Trump signs an executive order asking AI companies for voluntary review 30 days before launching — and abandons Biden's tough regulatory approach. Anthropic expands Mythos to Spain — the model that a month ago was "too dangerous" is now available here. And Alphabet asks for $80 billion — a number so large it's hard to grasp, but reveals the true bill for AI. Regulation, product, and infrastructure. Three stories that seem separate but draw the same map: AI is consolidating as the most important — and most expensive — industry on the planet.
On June 2, Trump signed an executive order redefining AI safety policy in the United States. The rule asks AI companies to submit their most powerful models for government review voluntarily 30 days before public launch.
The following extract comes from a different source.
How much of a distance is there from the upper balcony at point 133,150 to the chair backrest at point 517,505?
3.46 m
It also creates an "AI cybersecurity clearinghouse" and benchmarks for measuring models' cyber capabilities.
The previous version of the order gave 90 days for review. The final version cut it to 30 — a clear concession to companies asking for less bureaucracy. The result is an approach that bets on voluntary collaboration over mandatory regulation.
This isn't a technical decision. It's a geopolitical one. The US definitively abandons the Biden administration's tough regulatory approach and aligns with a pro-innovation vision. Just as the EU prepares to activate its AI Act on August 2.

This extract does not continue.